"Masa dibilang perintah saya yang bilang enggak boleh nambah satu rit, mana ada," ujar Ahok di Balaikota, Jakarta Pusat, Kamis (3/4).
Informasi ini mengemuka dalam pertemuan 25 pengusaha angkut sampah dengan Ahok kemarin (Rabu, 2/40 di Balaikota. Dalam pertemuan itu diketahui ada kongkalikong antara Dinas Kebersihan DKI dengan 25 pengusaha pengangkut sampah atau disebut pihak ketiga.
"Jadi sekarang sudah ketemu
nih antara Dinas kebersihan dengan pihak ketiga yang sudah 20 tahun, masa sih mau macam-macam. Kalau dulu macam-macam ya sekarang jangan macam-macam," tegas Ahok.

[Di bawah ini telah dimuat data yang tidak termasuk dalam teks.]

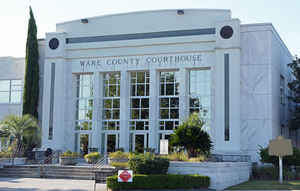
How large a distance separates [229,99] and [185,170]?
31.7ft

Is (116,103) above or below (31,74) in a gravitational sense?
below

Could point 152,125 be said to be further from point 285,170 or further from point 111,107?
point 285,170

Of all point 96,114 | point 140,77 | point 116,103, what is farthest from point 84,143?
point 140,77

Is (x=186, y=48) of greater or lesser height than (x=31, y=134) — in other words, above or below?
above

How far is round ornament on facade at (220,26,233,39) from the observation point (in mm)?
31844

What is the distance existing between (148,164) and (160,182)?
1.20 metres

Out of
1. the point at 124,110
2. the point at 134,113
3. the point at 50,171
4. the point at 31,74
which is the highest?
the point at 31,74

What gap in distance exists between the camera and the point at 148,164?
22.2 m

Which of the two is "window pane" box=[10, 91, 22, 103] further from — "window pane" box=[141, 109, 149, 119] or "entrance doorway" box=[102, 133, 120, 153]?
"window pane" box=[141, 109, 149, 119]

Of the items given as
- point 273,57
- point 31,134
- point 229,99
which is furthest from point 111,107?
point 273,57

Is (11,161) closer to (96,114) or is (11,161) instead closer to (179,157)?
(96,114)

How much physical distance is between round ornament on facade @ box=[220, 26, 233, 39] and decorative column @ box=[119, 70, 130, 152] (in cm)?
817

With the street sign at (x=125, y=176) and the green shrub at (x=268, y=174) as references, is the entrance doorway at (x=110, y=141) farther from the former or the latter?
the street sign at (x=125, y=176)

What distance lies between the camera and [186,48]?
33.4 meters
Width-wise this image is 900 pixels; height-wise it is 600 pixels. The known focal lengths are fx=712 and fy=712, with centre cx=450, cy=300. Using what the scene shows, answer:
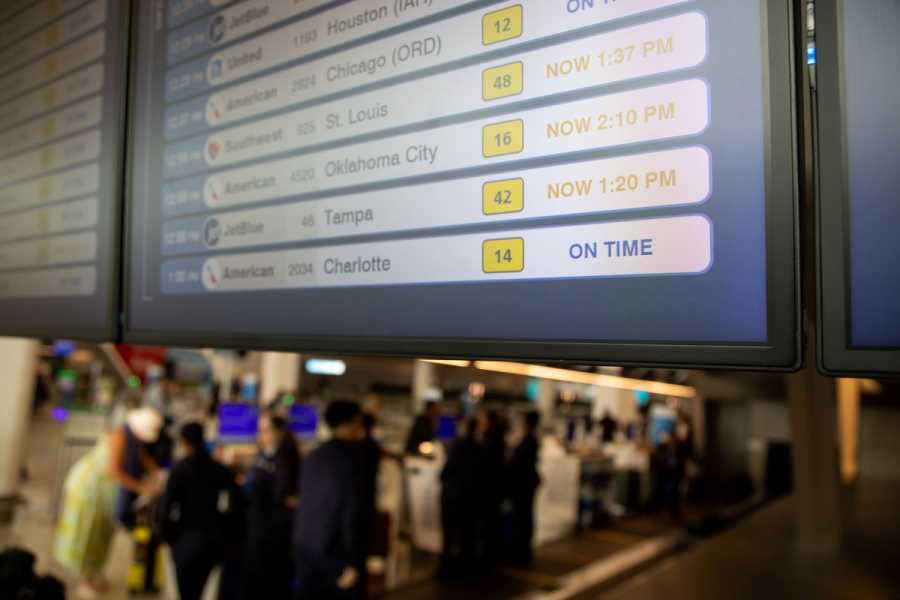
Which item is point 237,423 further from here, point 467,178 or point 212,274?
point 467,178

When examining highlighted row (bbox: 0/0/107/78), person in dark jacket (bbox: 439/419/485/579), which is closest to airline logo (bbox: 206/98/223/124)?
highlighted row (bbox: 0/0/107/78)

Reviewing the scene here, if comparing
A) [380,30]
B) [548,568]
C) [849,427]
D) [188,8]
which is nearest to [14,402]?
[548,568]

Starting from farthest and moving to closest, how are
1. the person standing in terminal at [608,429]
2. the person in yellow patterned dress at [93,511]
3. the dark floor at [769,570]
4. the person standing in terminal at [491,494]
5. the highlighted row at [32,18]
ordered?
the person standing in terminal at [608,429], the person standing in terminal at [491,494], the person in yellow patterned dress at [93,511], the dark floor at [769,570], the highlighted row at [32,18]

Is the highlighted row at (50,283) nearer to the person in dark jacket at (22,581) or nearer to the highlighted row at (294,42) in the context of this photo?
the highlighted row at (294,42)

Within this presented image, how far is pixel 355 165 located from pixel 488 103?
0.99ft

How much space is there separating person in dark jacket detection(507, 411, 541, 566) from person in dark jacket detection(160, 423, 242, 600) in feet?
12.7

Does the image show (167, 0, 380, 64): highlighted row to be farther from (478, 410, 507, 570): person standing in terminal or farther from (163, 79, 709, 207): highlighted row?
(478, 410, 507, 570): person standing in terminal

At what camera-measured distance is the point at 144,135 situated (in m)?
1.73

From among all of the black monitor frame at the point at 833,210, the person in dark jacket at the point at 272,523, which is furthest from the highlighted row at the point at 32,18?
the person in dark jacket at the point at 272,523

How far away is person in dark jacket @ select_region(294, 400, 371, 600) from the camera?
413cm

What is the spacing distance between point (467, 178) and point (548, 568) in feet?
23.3

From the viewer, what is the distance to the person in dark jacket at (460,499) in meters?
7.31

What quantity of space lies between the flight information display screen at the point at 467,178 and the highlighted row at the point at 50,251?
178 mm

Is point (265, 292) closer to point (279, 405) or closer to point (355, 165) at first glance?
point (355, 165)
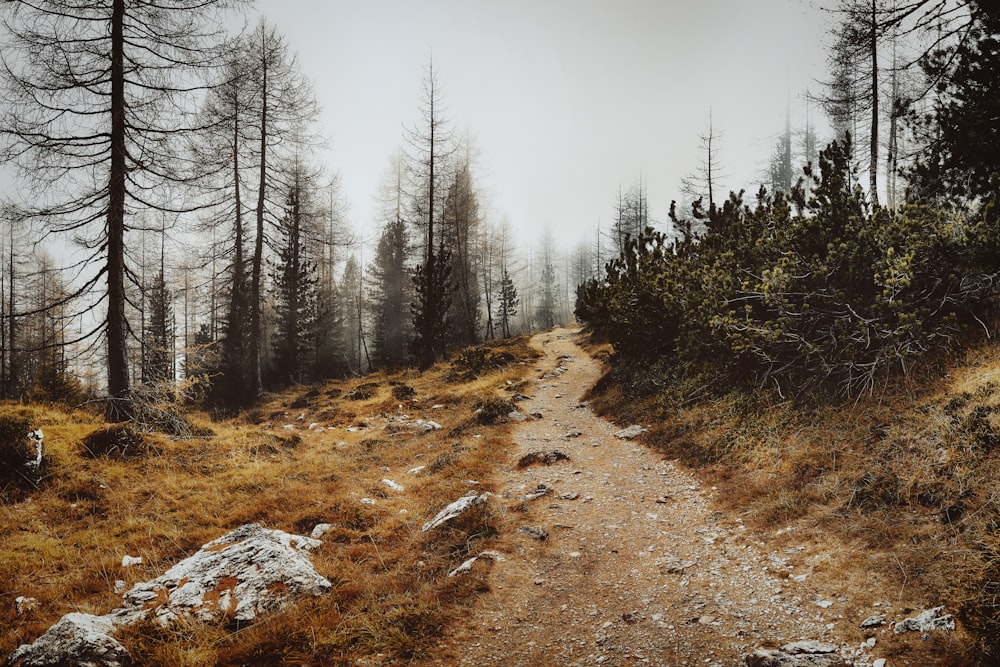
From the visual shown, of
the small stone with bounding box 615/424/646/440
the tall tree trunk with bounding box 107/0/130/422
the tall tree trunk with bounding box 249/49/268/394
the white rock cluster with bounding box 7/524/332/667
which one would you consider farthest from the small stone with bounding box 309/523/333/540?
the tall tree trunk with bounding box 249/49/268/394

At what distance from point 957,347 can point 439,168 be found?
20.4m

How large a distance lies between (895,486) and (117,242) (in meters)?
12.3

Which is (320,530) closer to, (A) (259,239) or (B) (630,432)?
(B) (630,432)

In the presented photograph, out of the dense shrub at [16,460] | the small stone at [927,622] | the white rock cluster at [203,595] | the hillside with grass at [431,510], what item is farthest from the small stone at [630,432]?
the dense shrub at [16,460]

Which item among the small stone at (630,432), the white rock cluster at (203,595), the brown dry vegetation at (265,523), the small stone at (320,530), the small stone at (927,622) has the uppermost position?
the small stone at (927,622)

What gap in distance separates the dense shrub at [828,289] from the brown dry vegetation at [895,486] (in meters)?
0.60

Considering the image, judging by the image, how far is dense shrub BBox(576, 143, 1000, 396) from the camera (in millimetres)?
5359

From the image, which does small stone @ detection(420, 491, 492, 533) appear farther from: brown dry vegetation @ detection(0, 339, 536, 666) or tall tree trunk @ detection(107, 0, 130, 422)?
tall tree trunk @ detection(107, 0, 130, 422)

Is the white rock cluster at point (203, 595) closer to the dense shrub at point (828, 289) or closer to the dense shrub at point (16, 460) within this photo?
the dense shrub at point (16, 460)

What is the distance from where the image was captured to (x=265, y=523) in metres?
5.56

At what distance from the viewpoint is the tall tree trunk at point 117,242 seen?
26.9 feet

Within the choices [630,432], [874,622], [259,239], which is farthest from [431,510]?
[259,239]

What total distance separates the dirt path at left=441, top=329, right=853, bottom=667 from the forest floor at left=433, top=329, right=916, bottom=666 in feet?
0.04

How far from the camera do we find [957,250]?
541cm
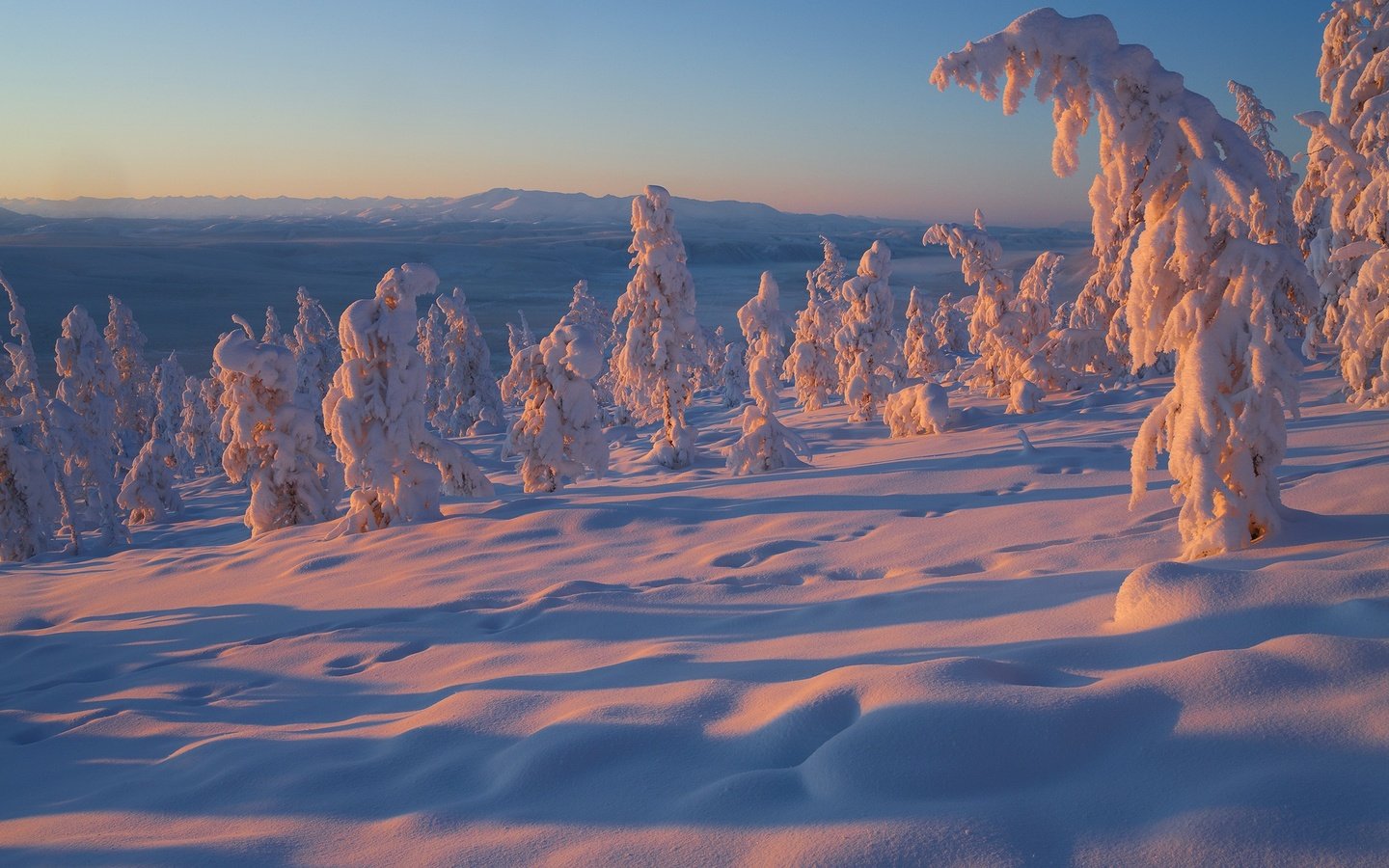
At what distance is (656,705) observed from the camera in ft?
13.9

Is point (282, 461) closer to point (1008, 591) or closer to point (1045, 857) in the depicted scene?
point (1008, 591)

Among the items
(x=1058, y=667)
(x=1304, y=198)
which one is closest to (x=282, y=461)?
(x=1058, y=667)

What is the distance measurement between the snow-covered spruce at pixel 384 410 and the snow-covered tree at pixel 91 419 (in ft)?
47.2

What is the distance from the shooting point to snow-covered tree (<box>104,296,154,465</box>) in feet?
125

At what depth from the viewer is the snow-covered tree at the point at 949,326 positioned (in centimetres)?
3712

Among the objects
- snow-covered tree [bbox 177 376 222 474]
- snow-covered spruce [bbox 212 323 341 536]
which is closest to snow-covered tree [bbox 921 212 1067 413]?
snow-covered spruce [bbox 212 323 341 536]

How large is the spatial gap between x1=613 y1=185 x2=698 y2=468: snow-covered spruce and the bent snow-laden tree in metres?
14.9

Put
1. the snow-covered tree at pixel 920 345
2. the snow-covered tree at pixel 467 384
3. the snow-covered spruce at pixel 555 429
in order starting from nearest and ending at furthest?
1. the snow-covered spruce at pixel 555 429
2. the snow-covered tree at pixel 920 345
3. the snow-covered tree at pixel 467 384

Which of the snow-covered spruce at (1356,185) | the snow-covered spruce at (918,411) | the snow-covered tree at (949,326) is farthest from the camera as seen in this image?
the snow-covered tree at (949,326)

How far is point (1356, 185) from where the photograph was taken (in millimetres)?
13062

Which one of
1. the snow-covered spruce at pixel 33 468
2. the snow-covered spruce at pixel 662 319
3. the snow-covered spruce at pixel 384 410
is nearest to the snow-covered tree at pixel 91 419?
the snow-covered spruce at pixel 33 468

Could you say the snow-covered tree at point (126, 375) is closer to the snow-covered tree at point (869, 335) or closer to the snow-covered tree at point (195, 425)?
the snow-covered tree at point (195, 425)

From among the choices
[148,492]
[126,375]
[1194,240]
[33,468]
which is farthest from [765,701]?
[126,375]

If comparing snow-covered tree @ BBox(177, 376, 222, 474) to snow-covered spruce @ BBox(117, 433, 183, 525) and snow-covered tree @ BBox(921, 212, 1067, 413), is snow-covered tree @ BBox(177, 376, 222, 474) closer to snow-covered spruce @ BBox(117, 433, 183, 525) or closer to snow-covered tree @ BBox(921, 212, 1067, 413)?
snow-covered spruce @ BBox(117, 433, 183, 525)
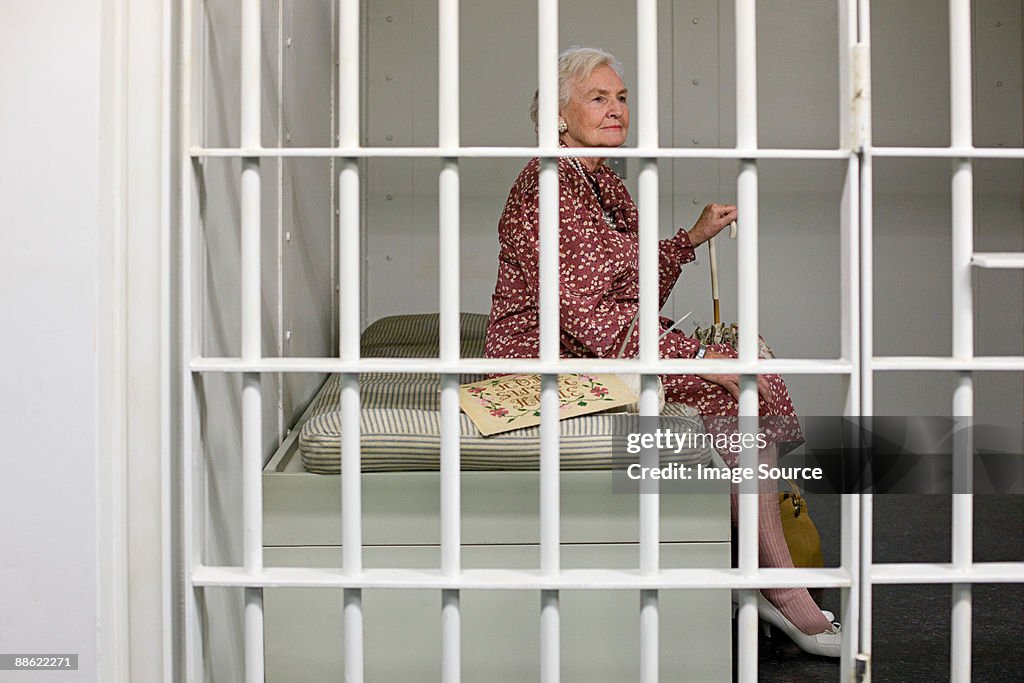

Agar kasus serupa tidak terulang kembali, Pemprov DKI akan mengadakan lelang atau
beauty contest untuk pengangkutan sampah di Jakarta. Dengan demikian, perusahaan yang diketahui melakukan kecurangan akan langsung dicoret.
"Ya masa lalu kita lupakan. Kalau mereka masih nekat baru kita hukum. Nanti kan beliau-beliau akan mengawasi mereka dilapangan si oknum. Oknumkan biasanya akan menekan surat jalan. Orang sekarang bisa langsung kesaya kok," imbuhnya.
Kemudian siapa oknum yang Ahok maksud? Salah satunya adalah Jack Monang Napitupulu selaku direktur PT Samhana Indah.
"Enggak ada lagi alasan oknum kecuali mereka (pengusaha) yang jadi oknum. Masa orang udah umur kaya gitu mau macam-macam, nggak berani dia," tandasnya.